"Say, I wonder if there's any one out in this bedlam of a night?"

"If there is, God help him," said the Halfbreed. "He'll last about as long as a snowball in hell."

"Yes, fancy wandering round out there, dazed and desperate; fancy the wind knocking you down and heaping the snow on you; fancy going on and on in the darkness till you freeze stiff. Ugh!"

Again I shuddered. Then, as the other two sat in silence, my mind strayed to other things. Chiefly I thought of Berna, all alone in Dawson. I longed to be back with her again. I thought of Locasto. Where in his wild wanderings had he got to? I thought of Glengyle and Garry. How had he fared after Mother died? Why did he not marry? Once a week I got a letter from him, full of affection and always urging me to come home. In my letters I had never mentioned Berna. There was time enough for that.

Lord! a terrific gust of wind shook the cabin.
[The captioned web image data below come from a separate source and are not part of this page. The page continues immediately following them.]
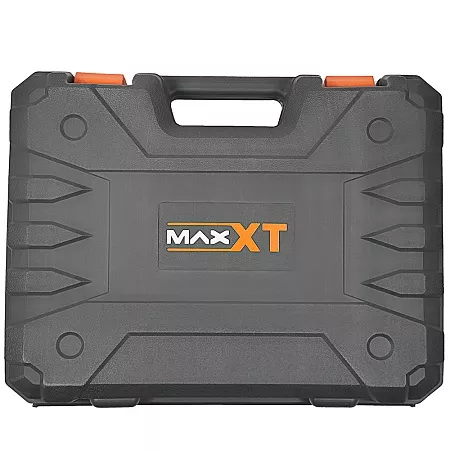 *MDHG20VX2P Аккумуляторный строительный фен MAXXT, 20V/2.0AH MAXXT – анонс, характеристики, 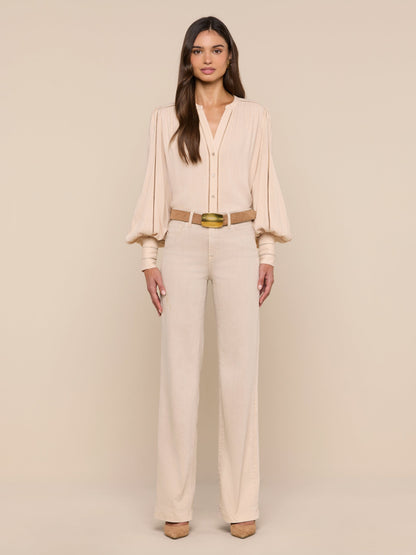 Kiera Blouse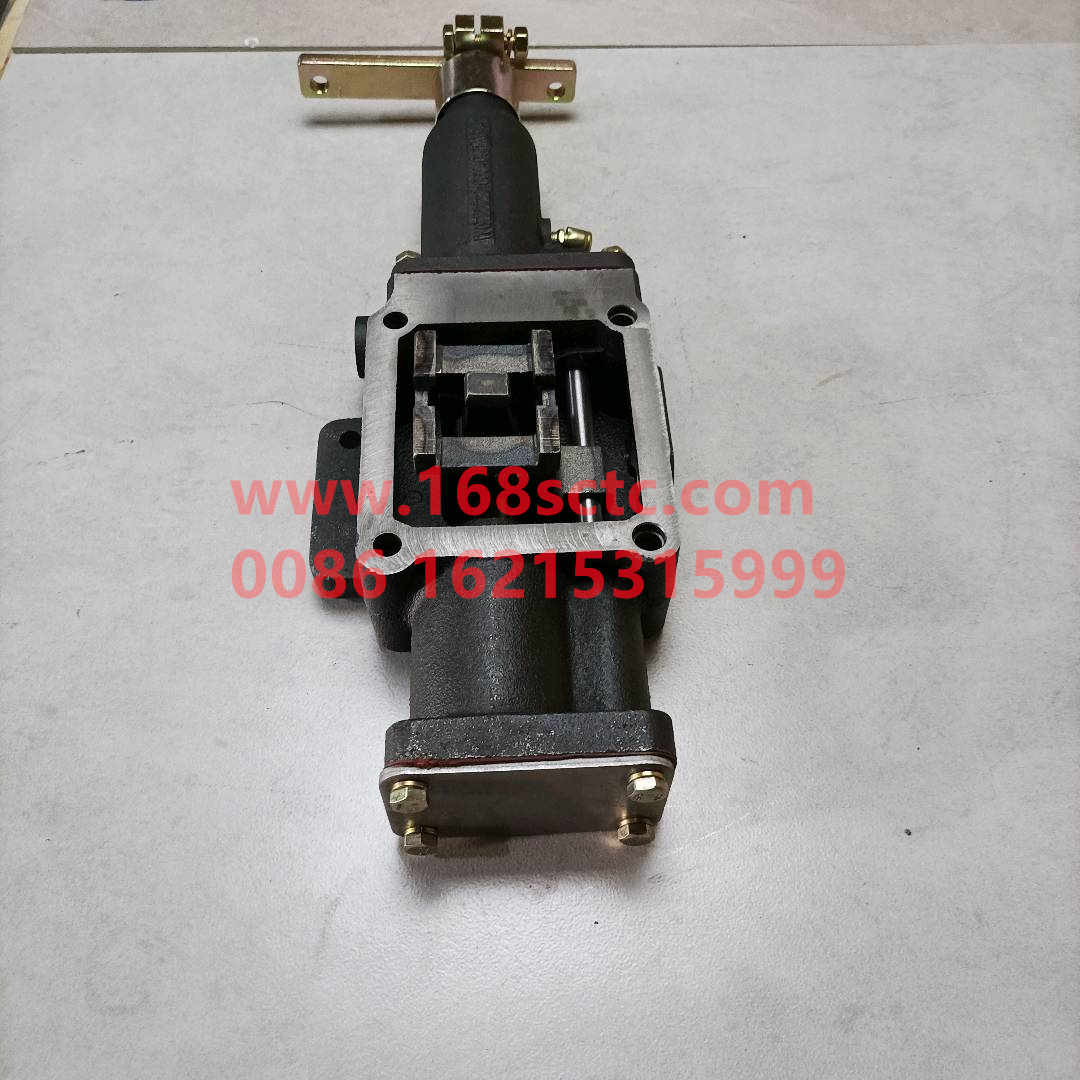 AZ2222210038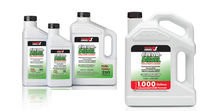 boat water tank cleaner CLEAR-DIESEL&reg; Power Service Products, Inc.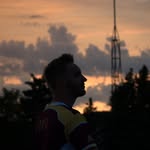Ben Nylund - @benjamin.nylund - Instagram
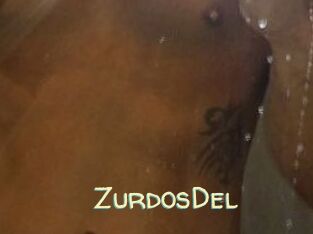 ZurdosDel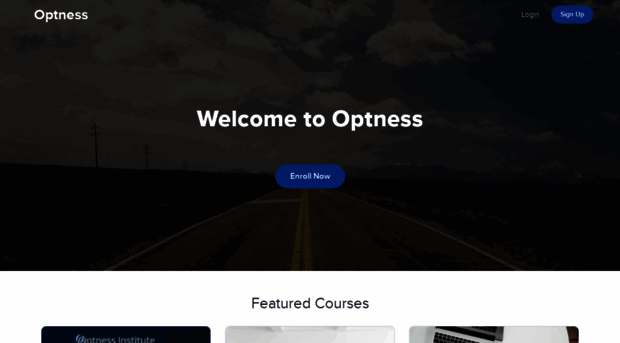 optness.teachable.com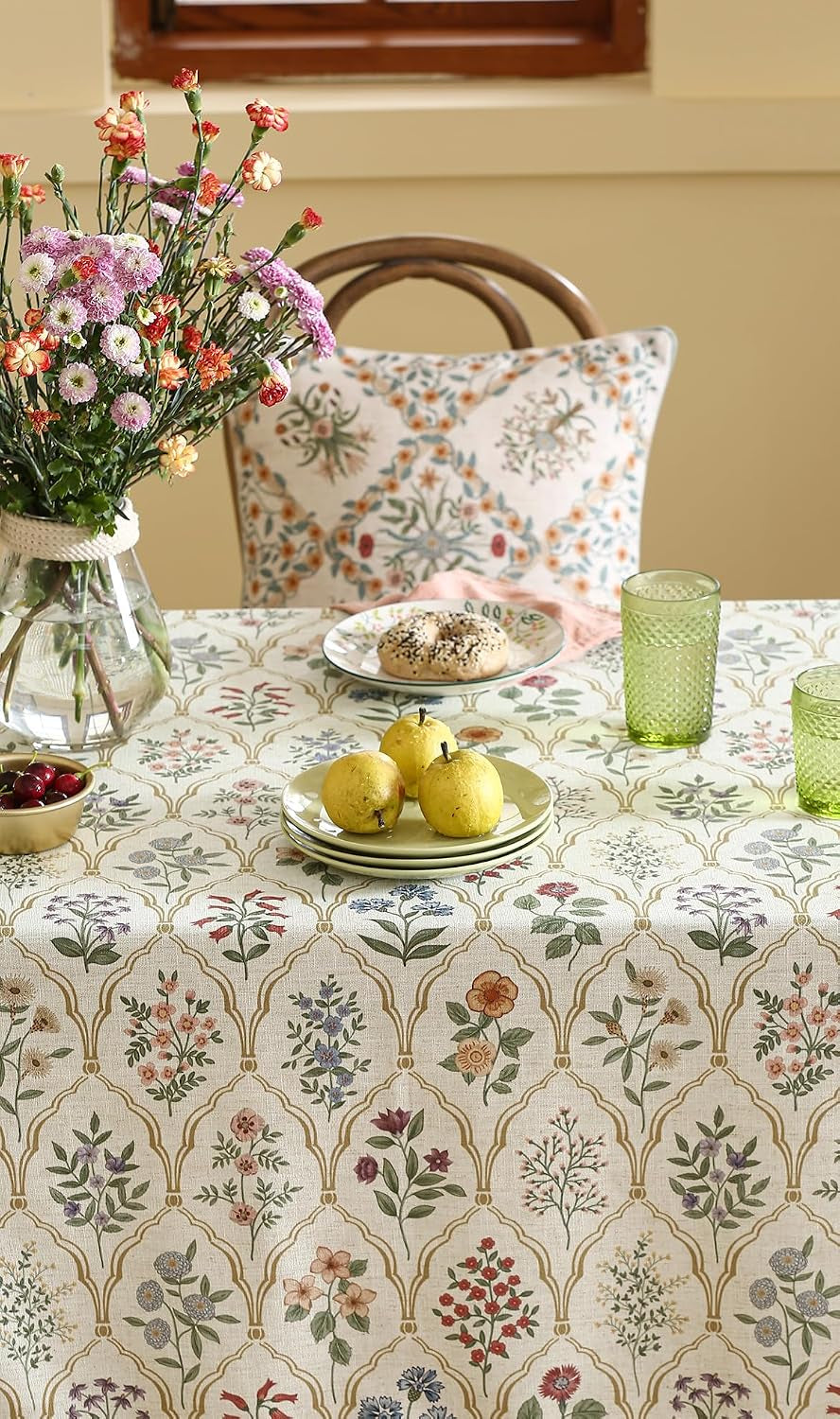 designer-vintage-square-linen-tablecloth-55x55-serenity-b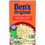 Ben's Original Long Grain White Rice, 16 Ounces, 12 per case, Price/CASE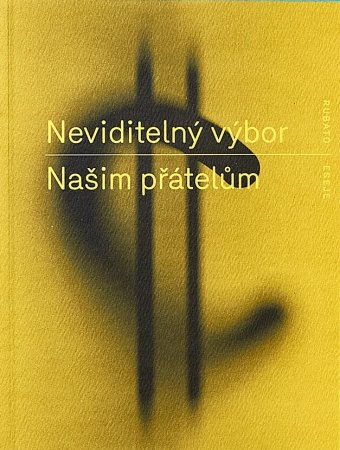 Našim přátelům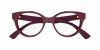 OKULARY KOREKCYJNE GUCCI GG 1590O 006 52 ROZMIAR M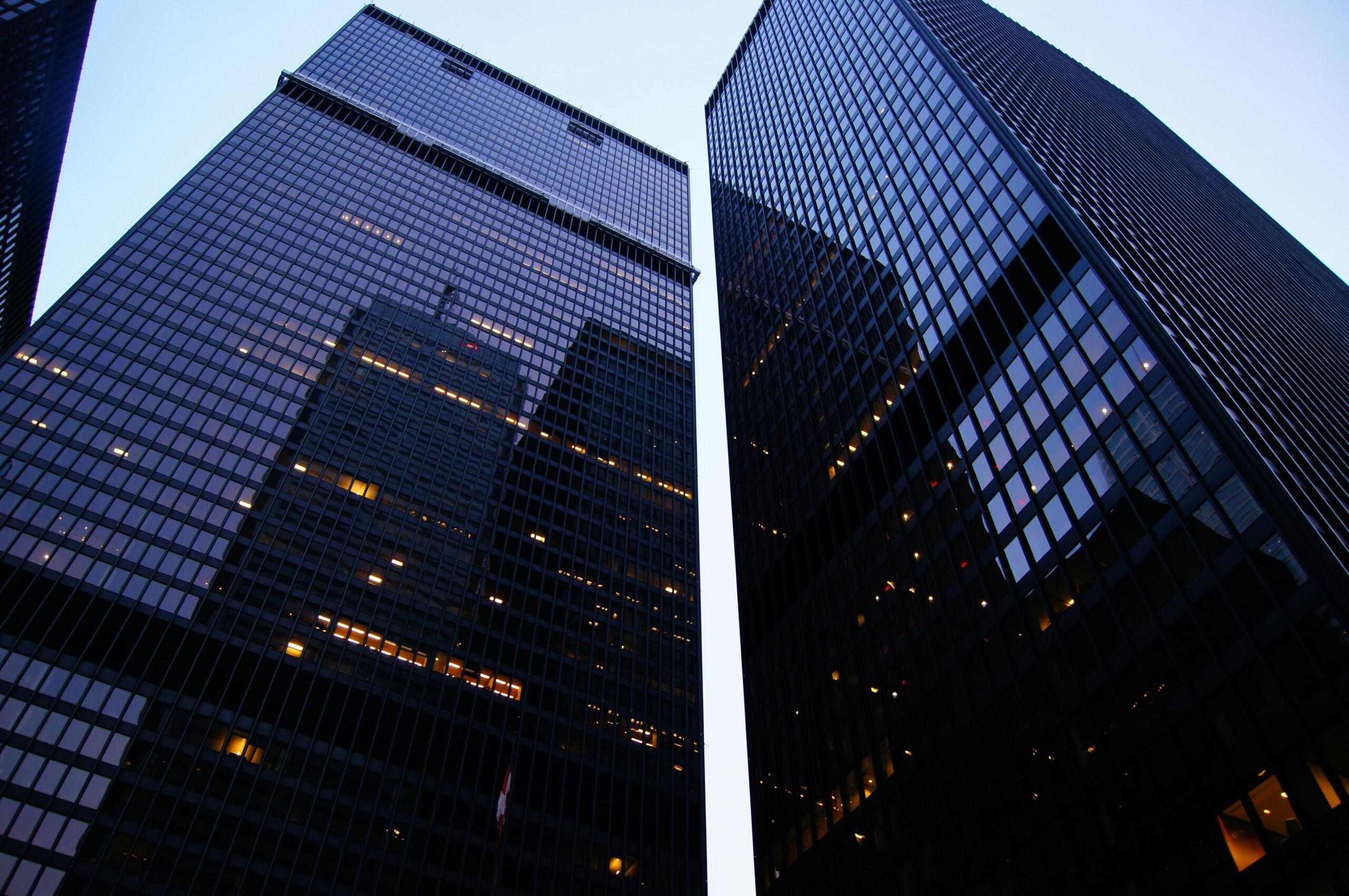 Business loan protection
It howled and screamed insanely through the heaving night. Then there came a lull, a strange, deep lull, deathlike after the mighty blast. And in the sudden quiet it seemed to me I heard a hollow cry.

"Hist! What was that?" whispered the Halfbreed.

Jim, too, was listening intently.

"Seems to me I heard a moan."

"Sounded like the cry of an outcast soul. Maybe it's the spirit of some poor devil that's lost away out in the night. I hate to open the door for nothing. It will make the place like an ice-house."

Once more we listened intently, holding our breath. There it was again, a low, faint moan.